Magic Number in the MarkerText Property of Paragraph Markers

  • November 11, 2020
  • 1 reply
  • 169 views

I'd like to create paragraph markers via ExtendScript for heading paragraphs without existing markers, and wonder how to set a correct MarkerText property of a marker. When a cross-reference to a Heading is created manually in FrameMaker, it seems FrameMaker creates a new marker wih the MarkerText property set according to the following format:

<magicNumber>: <pgfFormatName>: <pgfNumber> <somePgfText>

 

where

  • <pgfFormatName> is the name of the paragraph format (e.g., pgf.Name)
  • <pgfNumber> is the paragraph number (e.g., pgf.PgfNumber)
  • <somePgfText> is initial text from the paragraph (pgf.getText item[s])
  • <magicNumber> is a 5-digit decimal number

Example:

69752: H2,1.1: 1.1 Example text of a level 2 heading

 

The <magicNumber> element (69752 in the example) is what I don't understand. It seems to be unique within a document (maybe even unique within a book), and I assume it matters for keeping cross-references consistent (e.g., when heading numbers and/or text change). Thus, I'm wondering the following:

  • How is <magicNumber> computed by FrameMaker?
  • Atlernative question: Is there an ExtendScript shortcut to (i) compute <magicNumber>, (ii) set the entire MarkerText property, or even (iii) create a proper Marker for a heading paragraph?

 

Cheers

Johannes

This topic has been closed for replies.

1 reply

frameexpert
Community Expert
Community Expert
November 12, 2020

The magic number isn't really magic, it is simply a unique identifier for a FrameMaker object. Most objects have a Unique property which is like a serial number for that object.
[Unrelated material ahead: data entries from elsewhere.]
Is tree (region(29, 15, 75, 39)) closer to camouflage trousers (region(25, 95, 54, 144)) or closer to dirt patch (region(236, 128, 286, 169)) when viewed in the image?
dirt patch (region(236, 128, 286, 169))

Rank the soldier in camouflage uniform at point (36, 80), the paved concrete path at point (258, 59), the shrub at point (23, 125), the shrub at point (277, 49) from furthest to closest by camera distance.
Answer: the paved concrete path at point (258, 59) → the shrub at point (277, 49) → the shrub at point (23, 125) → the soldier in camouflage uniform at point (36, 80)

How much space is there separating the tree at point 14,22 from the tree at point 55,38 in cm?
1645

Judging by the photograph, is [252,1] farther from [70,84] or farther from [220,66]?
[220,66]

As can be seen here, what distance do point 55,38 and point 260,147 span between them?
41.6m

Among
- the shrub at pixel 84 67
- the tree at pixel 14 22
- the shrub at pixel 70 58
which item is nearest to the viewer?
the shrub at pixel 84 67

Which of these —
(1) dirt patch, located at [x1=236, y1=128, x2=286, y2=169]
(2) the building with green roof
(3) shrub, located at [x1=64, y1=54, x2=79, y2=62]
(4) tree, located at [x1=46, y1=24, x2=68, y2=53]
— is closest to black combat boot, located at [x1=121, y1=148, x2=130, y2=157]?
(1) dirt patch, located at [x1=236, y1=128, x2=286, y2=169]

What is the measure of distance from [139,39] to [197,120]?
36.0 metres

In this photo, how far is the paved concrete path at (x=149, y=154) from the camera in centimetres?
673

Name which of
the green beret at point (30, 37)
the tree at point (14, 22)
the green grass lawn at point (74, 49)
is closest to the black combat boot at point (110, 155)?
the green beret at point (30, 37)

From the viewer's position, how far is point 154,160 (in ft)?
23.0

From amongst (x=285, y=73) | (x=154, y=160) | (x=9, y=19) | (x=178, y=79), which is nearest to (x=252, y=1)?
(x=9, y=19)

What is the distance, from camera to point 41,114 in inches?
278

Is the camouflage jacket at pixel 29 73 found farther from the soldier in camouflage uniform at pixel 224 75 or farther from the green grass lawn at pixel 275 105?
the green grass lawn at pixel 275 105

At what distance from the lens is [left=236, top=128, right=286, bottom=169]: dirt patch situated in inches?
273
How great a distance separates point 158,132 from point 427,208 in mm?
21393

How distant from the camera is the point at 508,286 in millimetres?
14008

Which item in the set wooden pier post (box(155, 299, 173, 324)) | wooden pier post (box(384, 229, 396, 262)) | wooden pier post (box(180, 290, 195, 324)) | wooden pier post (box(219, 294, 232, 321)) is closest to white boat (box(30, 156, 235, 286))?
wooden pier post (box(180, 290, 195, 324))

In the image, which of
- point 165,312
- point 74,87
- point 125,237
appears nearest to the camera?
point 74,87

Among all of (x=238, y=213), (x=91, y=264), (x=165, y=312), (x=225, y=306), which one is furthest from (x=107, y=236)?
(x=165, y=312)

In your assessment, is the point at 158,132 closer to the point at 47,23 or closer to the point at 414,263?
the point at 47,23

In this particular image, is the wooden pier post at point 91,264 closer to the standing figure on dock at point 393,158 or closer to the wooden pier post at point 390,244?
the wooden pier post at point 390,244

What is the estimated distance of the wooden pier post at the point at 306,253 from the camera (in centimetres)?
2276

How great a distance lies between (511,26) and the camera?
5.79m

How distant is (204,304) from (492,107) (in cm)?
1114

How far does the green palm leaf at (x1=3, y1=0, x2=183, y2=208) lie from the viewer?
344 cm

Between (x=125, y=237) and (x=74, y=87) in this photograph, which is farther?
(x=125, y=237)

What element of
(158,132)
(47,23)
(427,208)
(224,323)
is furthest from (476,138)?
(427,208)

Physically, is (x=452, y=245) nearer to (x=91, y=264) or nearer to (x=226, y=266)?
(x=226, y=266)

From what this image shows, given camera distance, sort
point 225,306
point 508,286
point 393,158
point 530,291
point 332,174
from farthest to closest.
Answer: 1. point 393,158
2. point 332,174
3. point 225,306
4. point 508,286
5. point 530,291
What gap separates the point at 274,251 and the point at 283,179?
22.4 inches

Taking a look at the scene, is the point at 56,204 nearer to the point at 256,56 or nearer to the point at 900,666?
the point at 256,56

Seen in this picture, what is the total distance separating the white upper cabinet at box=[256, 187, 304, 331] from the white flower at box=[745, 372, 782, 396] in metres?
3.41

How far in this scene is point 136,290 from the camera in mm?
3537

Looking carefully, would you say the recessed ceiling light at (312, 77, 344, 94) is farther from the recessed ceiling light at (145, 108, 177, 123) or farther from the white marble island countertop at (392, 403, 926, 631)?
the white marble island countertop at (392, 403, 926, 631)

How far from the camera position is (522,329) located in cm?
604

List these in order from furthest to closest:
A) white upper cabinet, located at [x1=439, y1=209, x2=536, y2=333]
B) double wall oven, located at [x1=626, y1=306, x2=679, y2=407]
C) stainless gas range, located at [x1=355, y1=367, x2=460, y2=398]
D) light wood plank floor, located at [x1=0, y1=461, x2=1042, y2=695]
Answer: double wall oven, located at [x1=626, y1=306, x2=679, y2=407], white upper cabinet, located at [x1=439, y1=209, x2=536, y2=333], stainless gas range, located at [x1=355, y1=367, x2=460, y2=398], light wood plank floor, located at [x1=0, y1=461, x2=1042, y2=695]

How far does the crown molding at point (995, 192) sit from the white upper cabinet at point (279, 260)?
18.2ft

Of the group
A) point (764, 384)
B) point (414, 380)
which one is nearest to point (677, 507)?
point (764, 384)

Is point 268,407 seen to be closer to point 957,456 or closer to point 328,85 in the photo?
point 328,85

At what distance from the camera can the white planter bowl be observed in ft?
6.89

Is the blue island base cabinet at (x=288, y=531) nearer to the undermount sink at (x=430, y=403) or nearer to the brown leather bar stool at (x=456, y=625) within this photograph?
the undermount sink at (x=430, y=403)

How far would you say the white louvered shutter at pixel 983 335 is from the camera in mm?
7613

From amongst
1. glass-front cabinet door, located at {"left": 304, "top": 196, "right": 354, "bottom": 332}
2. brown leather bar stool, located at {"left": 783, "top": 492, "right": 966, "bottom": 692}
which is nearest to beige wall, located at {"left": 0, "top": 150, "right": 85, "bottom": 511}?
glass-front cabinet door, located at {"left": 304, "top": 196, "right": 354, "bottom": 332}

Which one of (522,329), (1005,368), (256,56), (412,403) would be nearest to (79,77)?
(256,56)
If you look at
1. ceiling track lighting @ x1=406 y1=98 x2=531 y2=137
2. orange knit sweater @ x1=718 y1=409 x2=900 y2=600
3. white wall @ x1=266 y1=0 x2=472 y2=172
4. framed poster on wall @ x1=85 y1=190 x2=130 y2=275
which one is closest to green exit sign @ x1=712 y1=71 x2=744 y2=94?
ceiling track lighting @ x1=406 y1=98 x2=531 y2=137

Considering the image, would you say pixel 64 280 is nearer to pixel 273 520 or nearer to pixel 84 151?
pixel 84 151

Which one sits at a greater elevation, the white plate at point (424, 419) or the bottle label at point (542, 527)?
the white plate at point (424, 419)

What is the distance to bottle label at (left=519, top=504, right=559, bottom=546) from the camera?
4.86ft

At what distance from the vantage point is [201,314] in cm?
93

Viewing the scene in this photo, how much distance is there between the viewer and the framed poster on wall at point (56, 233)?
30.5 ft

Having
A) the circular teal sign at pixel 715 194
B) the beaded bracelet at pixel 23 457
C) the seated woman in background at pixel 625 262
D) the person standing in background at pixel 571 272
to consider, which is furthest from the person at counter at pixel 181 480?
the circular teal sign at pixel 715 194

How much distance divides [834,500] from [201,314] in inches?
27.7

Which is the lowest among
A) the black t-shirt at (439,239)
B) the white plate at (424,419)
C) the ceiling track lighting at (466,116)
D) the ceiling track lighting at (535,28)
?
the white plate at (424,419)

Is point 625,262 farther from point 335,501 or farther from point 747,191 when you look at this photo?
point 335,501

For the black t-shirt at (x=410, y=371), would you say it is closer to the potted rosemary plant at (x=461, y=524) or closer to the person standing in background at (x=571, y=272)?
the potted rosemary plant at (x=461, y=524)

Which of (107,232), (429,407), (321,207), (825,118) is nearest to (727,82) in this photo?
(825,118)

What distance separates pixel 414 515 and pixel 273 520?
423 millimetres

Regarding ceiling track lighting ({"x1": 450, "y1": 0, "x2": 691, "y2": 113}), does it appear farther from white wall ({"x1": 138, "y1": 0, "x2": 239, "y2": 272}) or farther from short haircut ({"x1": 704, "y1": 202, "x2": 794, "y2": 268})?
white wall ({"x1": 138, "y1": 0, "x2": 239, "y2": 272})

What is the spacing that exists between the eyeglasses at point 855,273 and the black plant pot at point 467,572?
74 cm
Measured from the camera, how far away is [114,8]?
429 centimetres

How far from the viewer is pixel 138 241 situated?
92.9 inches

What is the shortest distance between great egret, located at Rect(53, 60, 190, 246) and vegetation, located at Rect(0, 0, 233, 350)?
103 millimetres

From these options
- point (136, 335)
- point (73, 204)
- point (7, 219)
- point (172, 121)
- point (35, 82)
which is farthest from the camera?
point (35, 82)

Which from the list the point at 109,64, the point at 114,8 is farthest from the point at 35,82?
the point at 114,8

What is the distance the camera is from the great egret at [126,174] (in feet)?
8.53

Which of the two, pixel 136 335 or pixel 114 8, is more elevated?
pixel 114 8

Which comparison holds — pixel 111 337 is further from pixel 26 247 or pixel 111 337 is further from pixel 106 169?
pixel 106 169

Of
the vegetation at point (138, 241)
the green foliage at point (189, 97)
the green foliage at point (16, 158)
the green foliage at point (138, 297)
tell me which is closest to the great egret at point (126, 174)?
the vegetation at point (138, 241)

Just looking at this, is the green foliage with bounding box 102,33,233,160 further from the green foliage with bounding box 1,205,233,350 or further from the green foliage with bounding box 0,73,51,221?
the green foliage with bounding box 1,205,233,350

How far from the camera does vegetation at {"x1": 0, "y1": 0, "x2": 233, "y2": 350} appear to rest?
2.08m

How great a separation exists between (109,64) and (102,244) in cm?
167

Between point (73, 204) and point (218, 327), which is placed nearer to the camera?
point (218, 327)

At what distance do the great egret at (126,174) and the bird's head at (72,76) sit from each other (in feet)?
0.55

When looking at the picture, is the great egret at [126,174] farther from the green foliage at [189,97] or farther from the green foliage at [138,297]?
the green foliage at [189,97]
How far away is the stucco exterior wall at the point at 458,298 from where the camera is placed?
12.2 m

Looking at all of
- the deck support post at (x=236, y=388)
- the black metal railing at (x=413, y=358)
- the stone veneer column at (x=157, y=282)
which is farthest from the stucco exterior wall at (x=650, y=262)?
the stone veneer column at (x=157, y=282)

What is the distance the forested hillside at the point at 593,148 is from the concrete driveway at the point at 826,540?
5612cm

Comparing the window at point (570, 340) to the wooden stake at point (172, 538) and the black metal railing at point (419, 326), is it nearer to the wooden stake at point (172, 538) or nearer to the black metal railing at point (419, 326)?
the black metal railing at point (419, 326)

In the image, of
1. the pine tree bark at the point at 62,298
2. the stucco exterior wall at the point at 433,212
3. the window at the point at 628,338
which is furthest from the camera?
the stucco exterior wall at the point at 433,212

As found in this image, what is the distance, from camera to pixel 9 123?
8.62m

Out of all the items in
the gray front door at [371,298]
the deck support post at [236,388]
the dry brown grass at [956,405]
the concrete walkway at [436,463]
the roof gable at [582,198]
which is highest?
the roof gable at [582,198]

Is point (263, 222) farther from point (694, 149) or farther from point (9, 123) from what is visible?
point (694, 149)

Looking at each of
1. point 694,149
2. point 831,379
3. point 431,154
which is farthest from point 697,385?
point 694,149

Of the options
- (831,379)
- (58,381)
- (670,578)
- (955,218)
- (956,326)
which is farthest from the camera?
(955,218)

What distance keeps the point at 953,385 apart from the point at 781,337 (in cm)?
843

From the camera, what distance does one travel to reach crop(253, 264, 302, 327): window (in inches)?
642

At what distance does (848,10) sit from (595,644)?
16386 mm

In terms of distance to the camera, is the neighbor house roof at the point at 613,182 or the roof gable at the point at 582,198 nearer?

Within a document, that number should be unique to a particular object; for example, each paragraph in a document will have a Unique property value that no other pargraph in the document has.

 

When building a Cross-Ref marker with ExtendScript, it doesn't really matter what number you use; the idea is just to build a totally unique string for the marker so that it is unique within that document. When I do it, I usually use the new marker's Unique property for the Unique property of the paragraph that contains the marker.

 

Another reason for using the

<magicNumber>: <pgfFormatName>: <pgfNumber> <somePgfText>

combination is that it makes the Cross-Reference dialog box show the resulting cross-reference as a paragraph cross-reference instead of a spot cross-reference, which is usually more useful for the end user.

 

There must be some built-in algorithm for generating the "magic" marker text, but I don't think it is exposed to ExtendScript. You will have to build your own, but now you know the pattern, you should be able to code it.